Ya en funciones, su primer acto fue considerarse de plenos poderes, con omnipotencia tal que violaron sin tapujos su Estatuto para dedicarse a expedir leyes y mandatos. Eran tiempos de luna de miel con el electorado y la supuesta legitimidad los protegía. La expresión “precio político” era vista como no aplicable.

Luego vimos reaparecer a la famosa dictadura del voto. Las criticadas “aplanadoras” de ayer se convirtieron en el “normal ejercicio del principio democrático donde las mayorías deben imponerse” y las estrictas disciplinas partidistas que antes se consideraban una negación al debate interno, ahora eran aplicadas sin quejas. Hoy se designan obedientemente, sin ternas ni debates, a los funcionarios que el Ejecutivo propone, lo que antes los hubiera horrorizado, así como satanizaban a los celulares que ellos no han dejado de usar cotidianamente.

Otros manifestaron que no claudicarían en temas donde su convicción personal no coincidiese con la postura de su bloque, pero guardaron un silencio cómplice en temas como, por ejemplo, la garantía de la vida desde la concepción, cuando sus coidearios pretendieron banalizarlos al catalogarlos como “no trascendentales” mientras sí se consideraban prioritarios temas como la obligatoriedad del placer sexual o cambios en los símbolos patrios. Catalogaron como “fundamentalismos” las convicciones de otros, pero de “patriotas” a sus propias posturas irrenunciables.

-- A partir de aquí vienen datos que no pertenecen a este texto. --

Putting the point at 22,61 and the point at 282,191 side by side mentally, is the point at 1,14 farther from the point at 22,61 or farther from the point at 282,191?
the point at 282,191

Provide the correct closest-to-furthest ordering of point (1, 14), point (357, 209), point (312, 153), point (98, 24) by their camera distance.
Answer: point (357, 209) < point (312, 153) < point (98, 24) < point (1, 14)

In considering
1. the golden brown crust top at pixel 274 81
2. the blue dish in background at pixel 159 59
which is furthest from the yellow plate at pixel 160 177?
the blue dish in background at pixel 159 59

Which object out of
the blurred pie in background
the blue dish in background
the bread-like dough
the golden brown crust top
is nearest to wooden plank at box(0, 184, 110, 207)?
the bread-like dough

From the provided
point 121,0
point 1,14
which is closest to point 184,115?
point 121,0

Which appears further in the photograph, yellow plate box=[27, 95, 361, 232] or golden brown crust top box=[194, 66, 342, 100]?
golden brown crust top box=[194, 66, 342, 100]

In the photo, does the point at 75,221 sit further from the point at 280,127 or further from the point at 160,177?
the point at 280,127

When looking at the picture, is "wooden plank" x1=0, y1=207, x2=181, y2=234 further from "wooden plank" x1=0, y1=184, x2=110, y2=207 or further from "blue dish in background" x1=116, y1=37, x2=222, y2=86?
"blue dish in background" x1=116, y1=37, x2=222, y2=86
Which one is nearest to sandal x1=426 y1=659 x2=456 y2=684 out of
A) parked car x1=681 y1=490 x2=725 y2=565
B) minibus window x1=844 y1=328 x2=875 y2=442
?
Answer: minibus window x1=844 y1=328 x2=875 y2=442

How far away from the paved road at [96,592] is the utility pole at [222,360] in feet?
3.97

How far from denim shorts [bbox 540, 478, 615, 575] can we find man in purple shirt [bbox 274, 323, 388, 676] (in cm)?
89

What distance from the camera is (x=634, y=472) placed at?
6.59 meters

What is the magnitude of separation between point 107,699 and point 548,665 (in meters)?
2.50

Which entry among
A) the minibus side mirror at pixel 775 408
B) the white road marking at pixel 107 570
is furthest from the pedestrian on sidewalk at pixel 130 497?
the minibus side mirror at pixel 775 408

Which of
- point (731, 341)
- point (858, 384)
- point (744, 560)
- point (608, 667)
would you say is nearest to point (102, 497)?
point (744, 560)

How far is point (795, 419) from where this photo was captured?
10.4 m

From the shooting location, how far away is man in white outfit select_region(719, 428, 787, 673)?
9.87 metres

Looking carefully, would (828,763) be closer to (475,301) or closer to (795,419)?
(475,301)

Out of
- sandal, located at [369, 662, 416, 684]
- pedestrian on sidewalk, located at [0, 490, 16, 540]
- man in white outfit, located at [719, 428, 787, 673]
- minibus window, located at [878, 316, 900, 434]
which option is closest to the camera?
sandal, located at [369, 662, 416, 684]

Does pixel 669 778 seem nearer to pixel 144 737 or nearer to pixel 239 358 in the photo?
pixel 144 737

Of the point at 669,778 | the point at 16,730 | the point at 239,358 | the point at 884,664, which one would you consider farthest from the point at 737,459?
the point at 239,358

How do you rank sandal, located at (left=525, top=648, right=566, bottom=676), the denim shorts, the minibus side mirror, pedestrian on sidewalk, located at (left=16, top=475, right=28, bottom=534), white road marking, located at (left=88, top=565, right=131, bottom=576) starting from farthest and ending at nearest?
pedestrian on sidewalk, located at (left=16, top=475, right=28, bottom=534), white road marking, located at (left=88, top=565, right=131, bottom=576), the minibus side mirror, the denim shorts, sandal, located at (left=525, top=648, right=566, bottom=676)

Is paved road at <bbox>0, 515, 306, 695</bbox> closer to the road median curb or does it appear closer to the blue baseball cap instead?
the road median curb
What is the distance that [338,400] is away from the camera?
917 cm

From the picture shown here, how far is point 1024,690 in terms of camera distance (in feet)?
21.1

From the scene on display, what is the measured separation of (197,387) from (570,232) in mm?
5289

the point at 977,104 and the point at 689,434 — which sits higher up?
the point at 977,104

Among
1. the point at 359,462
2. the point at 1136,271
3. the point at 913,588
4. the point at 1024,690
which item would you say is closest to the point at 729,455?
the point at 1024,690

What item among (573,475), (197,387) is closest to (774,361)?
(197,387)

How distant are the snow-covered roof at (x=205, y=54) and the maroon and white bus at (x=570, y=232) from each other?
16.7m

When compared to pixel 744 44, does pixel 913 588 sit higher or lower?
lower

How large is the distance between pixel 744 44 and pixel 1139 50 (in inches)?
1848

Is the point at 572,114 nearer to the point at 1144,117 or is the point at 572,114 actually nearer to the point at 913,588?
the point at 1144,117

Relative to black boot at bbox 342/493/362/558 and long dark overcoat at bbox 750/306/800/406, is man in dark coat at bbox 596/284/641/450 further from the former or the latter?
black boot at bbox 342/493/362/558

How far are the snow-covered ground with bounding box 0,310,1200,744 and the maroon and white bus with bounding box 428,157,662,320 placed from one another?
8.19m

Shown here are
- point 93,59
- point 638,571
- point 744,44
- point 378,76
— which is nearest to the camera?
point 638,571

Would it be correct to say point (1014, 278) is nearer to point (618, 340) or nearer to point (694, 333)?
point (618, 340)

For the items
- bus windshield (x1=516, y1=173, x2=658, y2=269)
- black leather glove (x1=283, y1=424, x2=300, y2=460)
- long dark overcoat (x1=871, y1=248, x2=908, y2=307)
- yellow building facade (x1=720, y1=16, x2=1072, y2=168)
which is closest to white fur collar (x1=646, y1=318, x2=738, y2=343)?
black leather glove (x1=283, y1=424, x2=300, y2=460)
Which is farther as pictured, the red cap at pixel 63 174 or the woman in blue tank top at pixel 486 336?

La alegación de que el proceso de debate nacional generado por la Asamblea no ha tenido antecedentes es innegable, como innegable es también la inutilidad de un debate que no produce efectos concretos en una mayoría que termina imponiendo sus ideas preestablecidas. Decía el ex vicepresidente norteamericano Hubert H. Humphrey que “el derecho a ser escuchado no incluye necesariamente el derecho a ser tomado en serio”, mientras Pablo Lucio-Paredes ha denunciado que no hay casos concretos en los cuales el bloque oficialista haya aceptado propuestas, ya sea de asambleístas o de los cientos de grupos que han pasado por Montecristi, que vayan en contra de sus esquemas, desvirtuando la cándida aseveración de que han sido excesivamente democráticos.

Hoy los apremia el tiempo y lamentablemente, lejos de hacer una autocrítica, han buscado la vieja excusa de culpar a terceros: la oposición (¿cuál?) los medios de comunicación, etcétera. Ahora sí les preocupa el precio político, se apegan fielmente al Estatuto, ya no alegan legitimidad y los plenos poderes ya no son tales.

Esperaremos los resultados de la Constitución, que será terminada a la ecuatoriana: a empellones y a última hora, para analizar su contenido. Sin embargo, flota en el ambiente la sensación de que se está perdiendo la oportunidad de oro para demostrarnos que las cosas sí se podían hacer conforme a lo ofrecido. Que la Patria os demande, les dicen a los deportistas.